I've only seen Black Vultures twice, and both times a handful of them were with large numbers of Turkey Vultures near Cold Spring Park in Woonsocket, RI. The park borders the Blackstone River and is about a half mile from the Massachusetts border. I'm not sure what attracts all the vultures to this particular spot, but I'm sure they have their reasons. During both of my visits, vultures were both soaring overhead and perched on large buildings to the north.
Turkey Vultures (bird code: TUVU) are usually easy to spot. They are large, dark birds found soaring up high, often flapping very infrequently. Depending on the lighting, the trailing edge of their wings appear noticeably pale (note: the photo doesn't show this). They hold their wings at an angle and tend to rock in flight as if trying to maintain balance. Spend a few minutes watching one and you'll see what I mean. Turkey Vultures occur throughout New England where among raptors only Bald Eagles are larger.

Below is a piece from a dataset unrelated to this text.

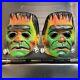 TWO_Vintage_1970_s_Ben_Cooper_FRANKENSTEIN_Masks_Halloween_Costume_NEW_OLD_STOCK_01_jqi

Black Vultures (bird code: BLVU) are similarly large, though not as large as Turkey Vultures. In the air, they are distinguished by their stubbier tails, shorter wings, and more frequent flapping. Their wings are also two-toned, but pale only near the wing tips (note: the photo doesn't show this). They are possible in all the New England states, but are quite rare north of Massachusetts.